● **Exercise**
Please reply with one number only: how many lines in the entries below contain the string "recaptcha".

Records from a data source
· · · · ·
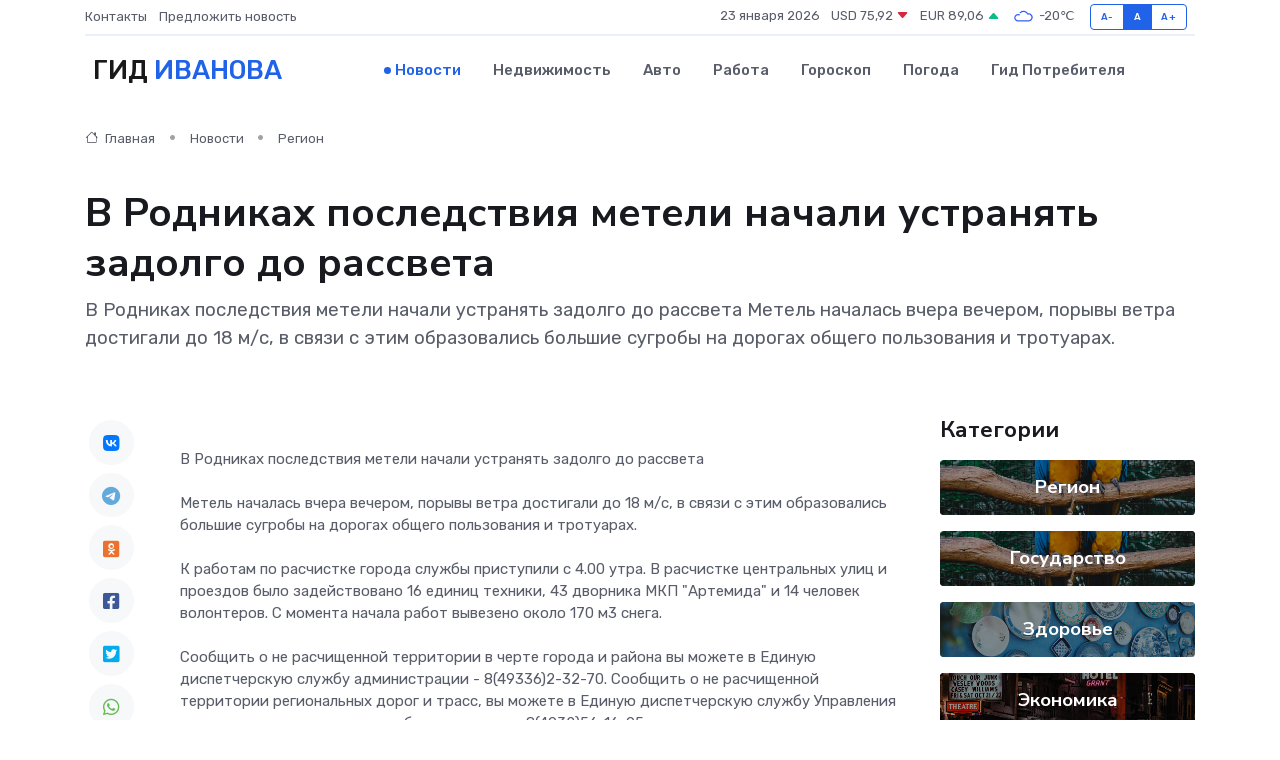

--- FILE ---
content_type: text/html; charset=utf-8
request_url: https://www.google.com/recaptcha/api2/aframe
body_size: 268
content:
<!DOCTYPE HTML><html><head><meta http-equiv="content-type" content="text/html; charset=UTF-8"></head><body><script nonce="qWlMnp5Dfpt6NMK6Nvh8Qw">/** Anti-fraud and anti-abuse applications only. See google.com/recaptcha */ try{var clients={'sodar':'https://pagead2.googlesyndication.com/pagead/sodar?'};window.addEventListener("message",function(a){try{if(a.source===window.parent){var b=JSON.parse(a.data);var c=clients[b['id']];if(c){var d=document.createElement('img');d.src=c+b['params']+'&rc='+(localStorage.getItem("rc::a")?sessionStorage.getItem("rc::b"):"");window.document.body.appendChild(d);sessionStorage.setItem("rc::e",parseInt(sessionStorage.getItem("rc::e")||0)+1);localStorage.setItem("rc::h",'1769194693352');}}}catch(b){}});window.parent.postMessage("_grecaptcha_ready", "*");}catch(b){}</script></body></html>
· · · · ·
● **Output for this task**
2